Vergaberecht

Die Zulässigkeit von Value Engineering

Vergaberecht
14.11.2022

Value Engineering ist zwar ein häufig verwendeter Begriff, wirft aber immer noch Fragen auf.

Insbesondere wird manchmal grundsätzlich angezweifelt, dass Value Engineering vergaberechtlich überhaupt zulässig wäre.

Ein zweites Gegenargument ist häufig, dass der Auftraggeber ja selbst wissen müsse, was er wolle, daher brauche es Ideen von ausführender Seite gar nicht. Zwar ist nicht nachvollziehbar, warum jemand, der zwar regelmäßig etwas einkauft, es aber noch nie selbst hergestellt hat, nicht vom Wissen dessen profitieren könnte, der sich mit nichts außer dieser Herstellung beschäftigt, aber das soll (zumindest heute) kein Thema sein.

Die vergaberechtlichen Zweifel beruhen auf § 365 Bundesvergabegesetz 2018 (BVergG 2018) über die Zulässigkeit nachträglicher Vertragsänderungen ohne Neuausschreibungspflicht. Zwar ist diese Bestimmung wegen bisher kaum vorhandener Judikatur in vielen Punkten unklar, aber es gibt gute Argumente für den Einsatz von Value Engineering.

Die österreichische und die europäische Welt

Wesentlich für das Verständnis von § 365 BVergG 2018 (der zwar teilweise eigene Worte verwendet, aber den EU-Vergaberichtlinien entnommen ist und auch sein muss) ist, die österreichische Bauwelt mit ihren Gewohnheiten nicht darauf zu übertragen, denn daraus können Missverständnisse entstehen.
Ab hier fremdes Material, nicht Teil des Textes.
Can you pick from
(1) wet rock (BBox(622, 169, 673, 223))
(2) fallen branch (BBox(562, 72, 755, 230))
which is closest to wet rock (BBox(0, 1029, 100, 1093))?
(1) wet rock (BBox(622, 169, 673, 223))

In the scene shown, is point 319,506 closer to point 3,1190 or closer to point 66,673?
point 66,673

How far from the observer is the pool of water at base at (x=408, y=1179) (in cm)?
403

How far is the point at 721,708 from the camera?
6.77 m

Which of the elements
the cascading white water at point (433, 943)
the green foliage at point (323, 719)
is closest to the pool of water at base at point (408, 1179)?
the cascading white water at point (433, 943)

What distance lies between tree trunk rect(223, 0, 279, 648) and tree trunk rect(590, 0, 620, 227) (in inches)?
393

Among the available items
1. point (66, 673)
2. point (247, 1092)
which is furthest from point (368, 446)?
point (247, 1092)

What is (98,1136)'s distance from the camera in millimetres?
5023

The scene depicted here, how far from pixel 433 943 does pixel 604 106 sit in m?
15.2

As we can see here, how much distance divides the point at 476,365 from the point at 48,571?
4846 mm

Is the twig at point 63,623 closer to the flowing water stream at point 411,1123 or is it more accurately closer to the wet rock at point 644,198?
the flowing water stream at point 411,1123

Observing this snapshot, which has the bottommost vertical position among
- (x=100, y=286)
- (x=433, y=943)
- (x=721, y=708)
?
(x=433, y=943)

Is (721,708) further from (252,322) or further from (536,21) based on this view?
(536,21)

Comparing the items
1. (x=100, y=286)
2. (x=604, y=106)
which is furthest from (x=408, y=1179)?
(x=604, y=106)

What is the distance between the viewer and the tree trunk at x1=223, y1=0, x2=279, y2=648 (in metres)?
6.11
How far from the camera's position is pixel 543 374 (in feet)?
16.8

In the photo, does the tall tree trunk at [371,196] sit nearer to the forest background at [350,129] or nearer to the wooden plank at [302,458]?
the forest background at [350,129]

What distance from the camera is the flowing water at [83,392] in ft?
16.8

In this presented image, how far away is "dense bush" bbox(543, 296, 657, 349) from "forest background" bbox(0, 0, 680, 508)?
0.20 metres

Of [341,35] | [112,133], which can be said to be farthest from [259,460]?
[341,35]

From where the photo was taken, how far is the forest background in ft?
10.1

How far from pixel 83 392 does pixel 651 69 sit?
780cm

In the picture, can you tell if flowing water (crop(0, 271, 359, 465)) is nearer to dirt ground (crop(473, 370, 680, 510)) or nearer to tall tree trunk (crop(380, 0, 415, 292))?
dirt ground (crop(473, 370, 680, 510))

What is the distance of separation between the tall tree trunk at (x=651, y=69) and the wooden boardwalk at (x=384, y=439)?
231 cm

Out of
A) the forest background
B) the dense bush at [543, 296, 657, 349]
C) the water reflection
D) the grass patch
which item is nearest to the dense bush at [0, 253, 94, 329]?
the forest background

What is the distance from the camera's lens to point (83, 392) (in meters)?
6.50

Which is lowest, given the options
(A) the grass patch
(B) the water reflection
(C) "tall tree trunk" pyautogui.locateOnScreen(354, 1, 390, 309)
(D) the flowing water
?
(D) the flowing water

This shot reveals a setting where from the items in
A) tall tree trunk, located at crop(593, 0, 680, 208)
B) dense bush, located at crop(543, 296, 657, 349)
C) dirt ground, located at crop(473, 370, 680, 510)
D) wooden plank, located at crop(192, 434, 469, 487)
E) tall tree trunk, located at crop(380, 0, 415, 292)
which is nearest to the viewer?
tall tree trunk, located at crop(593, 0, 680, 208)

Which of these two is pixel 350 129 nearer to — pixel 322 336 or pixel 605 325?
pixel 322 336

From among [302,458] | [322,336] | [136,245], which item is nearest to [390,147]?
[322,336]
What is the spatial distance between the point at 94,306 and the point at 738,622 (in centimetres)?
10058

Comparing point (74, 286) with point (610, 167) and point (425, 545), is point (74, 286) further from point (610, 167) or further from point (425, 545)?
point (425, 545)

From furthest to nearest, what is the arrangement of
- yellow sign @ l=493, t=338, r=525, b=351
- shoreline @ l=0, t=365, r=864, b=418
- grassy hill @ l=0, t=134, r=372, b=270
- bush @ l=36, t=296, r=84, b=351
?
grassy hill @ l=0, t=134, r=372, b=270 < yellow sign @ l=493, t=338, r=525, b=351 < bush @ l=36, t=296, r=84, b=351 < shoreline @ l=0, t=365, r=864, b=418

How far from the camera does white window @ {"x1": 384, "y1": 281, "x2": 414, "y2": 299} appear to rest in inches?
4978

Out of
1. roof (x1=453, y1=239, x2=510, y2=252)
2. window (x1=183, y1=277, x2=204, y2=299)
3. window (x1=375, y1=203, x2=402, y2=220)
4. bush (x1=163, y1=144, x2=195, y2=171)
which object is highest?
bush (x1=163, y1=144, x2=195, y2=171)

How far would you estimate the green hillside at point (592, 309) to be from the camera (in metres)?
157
Manche Zweifler sehen einen Unterschied zwischen Value Engineering und sonstigen Bauvertragsänderungen – die sehr häufig passieren, denn kaum ein Bauvertrag wird ohne jegliche Änderung des ­Leistungsumfangs abgewickelt – schon alleine darin, dass Leistungsabweichungen (also Leistungsänderungen oder Störungen der Leistungserbringung) schon seit Jahrzehnten in der ÖNorm B 2110 verankert sind, während Value Engineering relativ neu ist. Manche wiederum sehen ein Problem darin, dass die Initiative beim Value Engineering – im Unterschied zu Leistungsabweichungen – vom Auftragnehmer kommt. Beides allerdings ist dem Vergaberecht herzlich egal.

Die Systematik der ÖNorm B 2110 ist für das Vergaberecht irrelevant, ebenso wie die Häufigkeit der Anwendung einer Vertragsbestimmung. Es kommt für manche der Ausnahmetatbestände des § 365 BVergG 2018 zwar (auch) darauf an, was im Vertrag steht, aber dass bei uns Leistungsabweichungen – im Unterschied zu Value Engineering – als etwas "naturgegeben Notwendiges" angesehen werden, spielt keine Rolle. Wichtig ist, wie präzise der Vertrag beschreibt, wann es zu welchen Änderungen kommen kann.

Da sieht es bei vielen Störungen der Leistungserbringung aufgrund des "Automatismus" einer unvermeidbaren Vertragsänderung noch besser aus; aber Leistungsänderungen, deren Umfang im Wesentlichen nur vom „Leistungsziel“ (das in der ÖNorm B 2110 bloß mit einer Art Zirkelschluss auf die Vertragsinhalte beschrieben ist) begrenzt sind, kommen vergaberechtlich nicht wirklich besser weg als Value Engineering.

Und von wem die Initiative einer Änderung ­ausgeht, ist für keinen der sechs Ausnahmetatbestände des § 365 BVergG 2018 auch nur entfernt relevant.

Wer daher aus vergaberechtlichen Gründen Angst vor Value Engineering hat, dem müsste auch jede Leistungsänderung den Schlaf rauben.

Und abgesehen davon?

Value Engineering kann unabhängig vom Vertragsinhalt zulässig sein, denn es gibt Ausnahmetat­bestände im § 365 BVergG 2018, für die das irrelevant ist.

Ergänzend ist es freilich sinnvoll, Value Engineering nicht nur im Vertrag zu erwähnen, sondern auch das Prozedere und die Reichweite möglichst gut zu beschreiben, um auch den vergaberechtlichen Spielraum zu maximieren (aber das gilt auch für Leistungsabweichungen, insbesondere Leistungsänderungen). Die RVS 10.02.13 „Value Engineering für Infrastrukturbauten“ gibt dafür eine etwas bessere Basis ab als das Value Engineering nach Anhang A zur ÖNorm B 2118.

Und letztlich: Ob Value Engineering im Einzelfall zulässig ist, sollte natürlich vor der Umsetzung geprüft werden (das gilt aber auch für Leistungsabweichungen).